Eli Lilly has made plans to make its COVID-19 antibody drug, bebtelovimab, commercially available to US states, as well as hospitals and other healthcare providers from August, the company announced.

The company said it would make bebtelovimab commercially available through a sole distributor beginning the week of 15 August, ahead of the anticipated depletion of the US government’s currently available supply.

The company announced in June that it would supply the US government with an additional 150,000 doses of bebtelovimab for approximately $275m. The delivery of doses, which began immediately, was expected to meet demand until late August, the company said.

Bebtelovimab has not been approved, but has been given an Emergency Use Authorization (EUA) by the US Food and Drug Administration (FDA) for the treatment of adults with mild-to-moderate COVID-19, and children aged 12 or older, in specific emergency cases in non-hospital settings.

Patients must have had a positive SARS-CoV-2 viral test and be at high risk of developing severe COVID-19 that could lead to hospitalization or death, and not be able to access alternative COVID-19 treatment options approved or authorized by the FDA .

The EUA was based on the results from Lilly’s phase 2 BLAZE-4 clinical trial, which demonstrated that bebtelovimab retained full neutralizing activity against Omicron, the current predominant strain of COVID-19 in the US, and all other known variants of concern.

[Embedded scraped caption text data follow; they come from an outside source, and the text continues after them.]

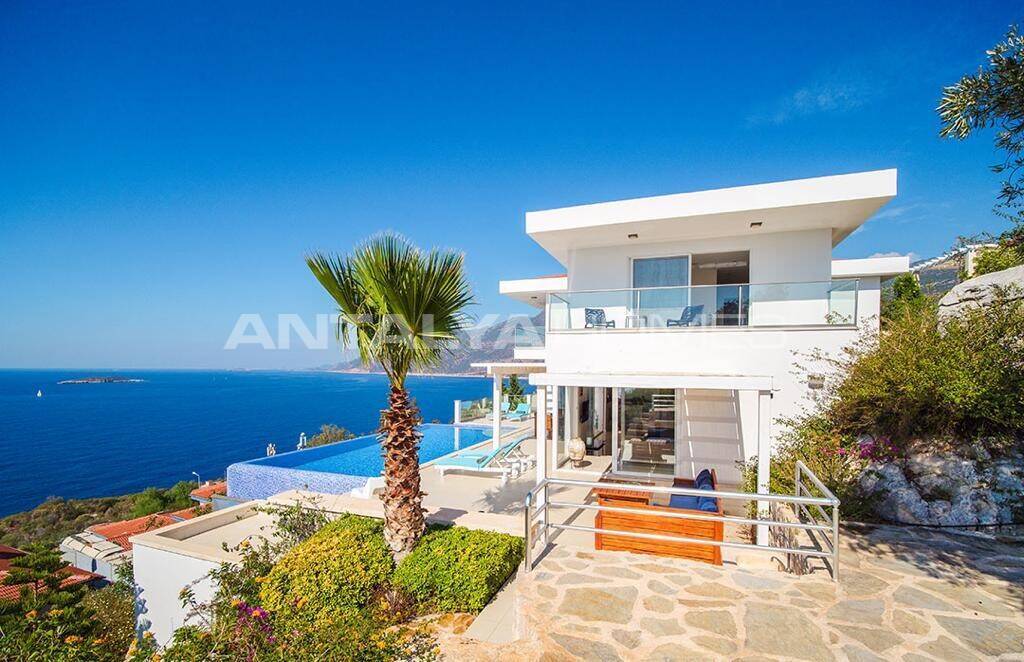 Villa en Kaş, Turquia, 330 m² - imagen 6
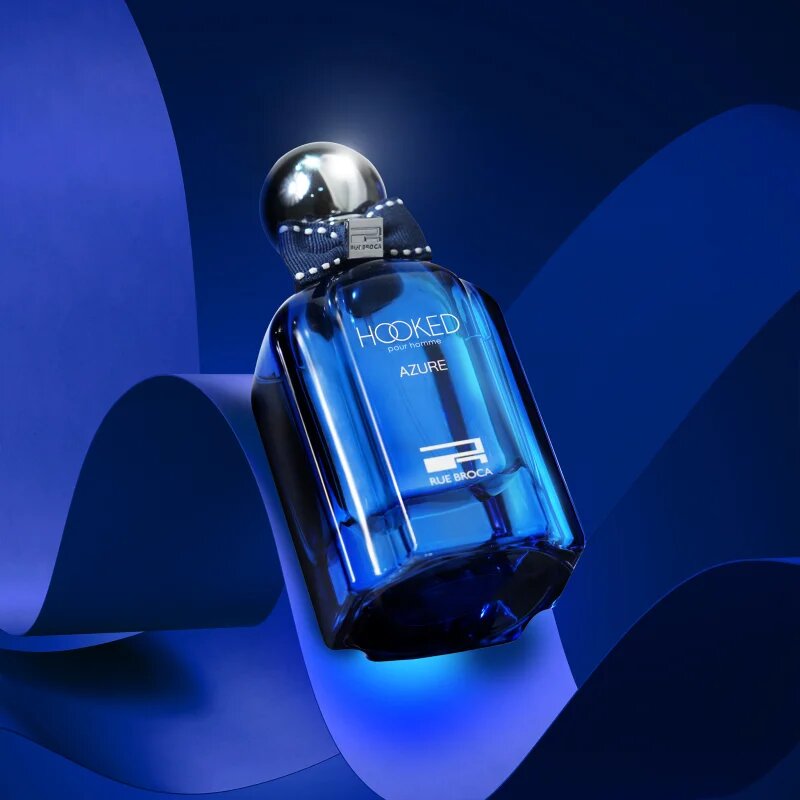 Rue Broca Hooked Azure Eau de Parfum pentru bărbați 100 ml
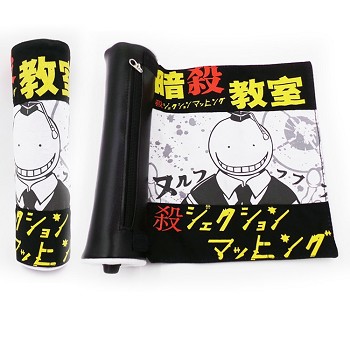 Ansatsu Kyoushitsu anime pen bag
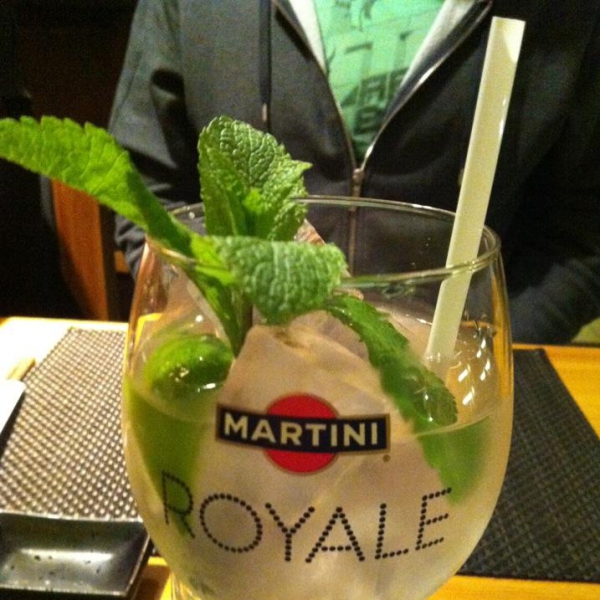 Ресторанный сервис бронирования столиков menu-rest.com - Интерьер ресторана "Якитория"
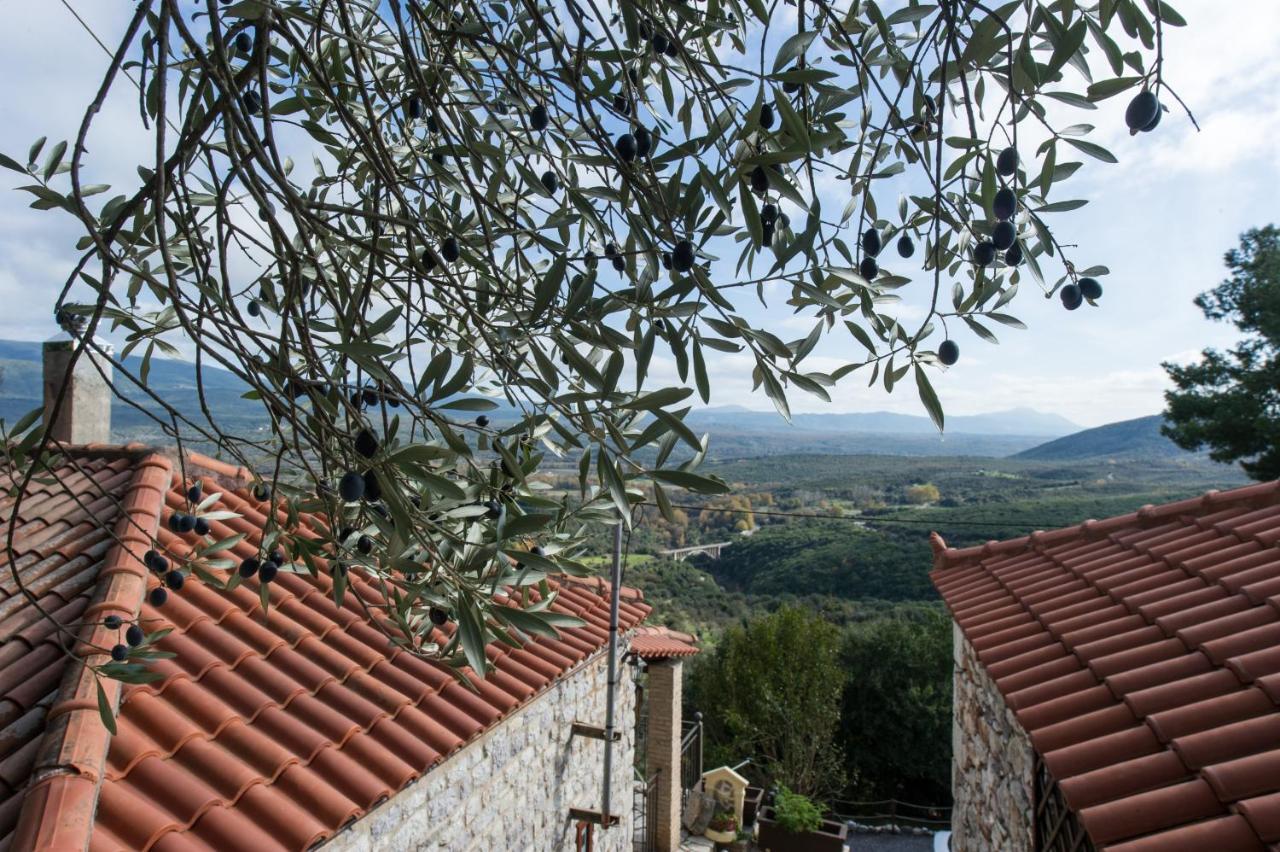Petra Thea Villa *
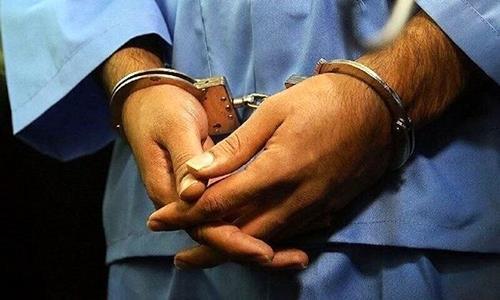یکی از کارکنان سابق دایره مالی شهرداری نایین بازداشت شد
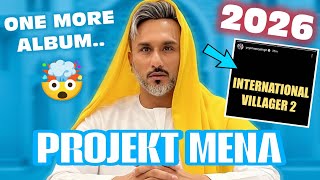 PROJEKT MENA 🤯 YO YO HONEY SINGH ANNOUNCES 1 MORE ALBUM 🔥 IV-2 CANCEL? 51 GLORIOUS DAYS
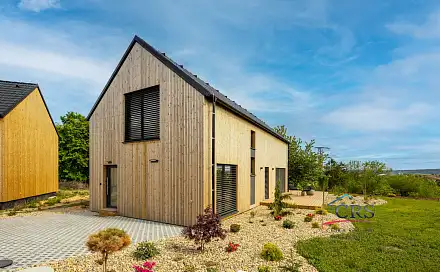 Prodej domu 140 m² s pozemkem 793 m², Nová Ves pod Pleší, okres Příbram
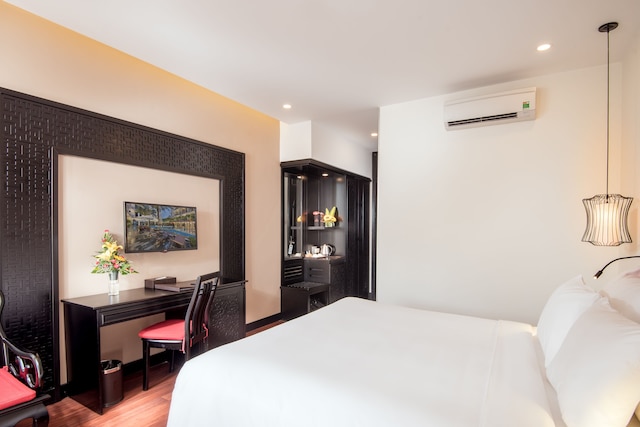 ハダナ ブティックリゾート ホイアン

According to the company, Bebtelovimab continues to maintain neutralization against all known variants of interest and concern.

In May, Eli Lilly and Incyte were granted FDA approval for their COVID-19 therapy, Olumiant (baricitinib), for the treatment of hospitalized adults requiring supplemental oxygen, non-invasive or invasive mechanical ventilation or extracorporeal membrane oxygenation.

The approval follows placebo-controlled, double-blind, randomized trials and involves a recommended dose of 4mg once daily for 14 days or until final hospital discharge, whichever comes first.

A trial led by The University of Oxford also demonstrated that baricitinib, an anti-inflammatory treatment usually used to treat rheumatoid arthritis, improved survival rate when given to patients who have been hospitalized with severe COVID-19.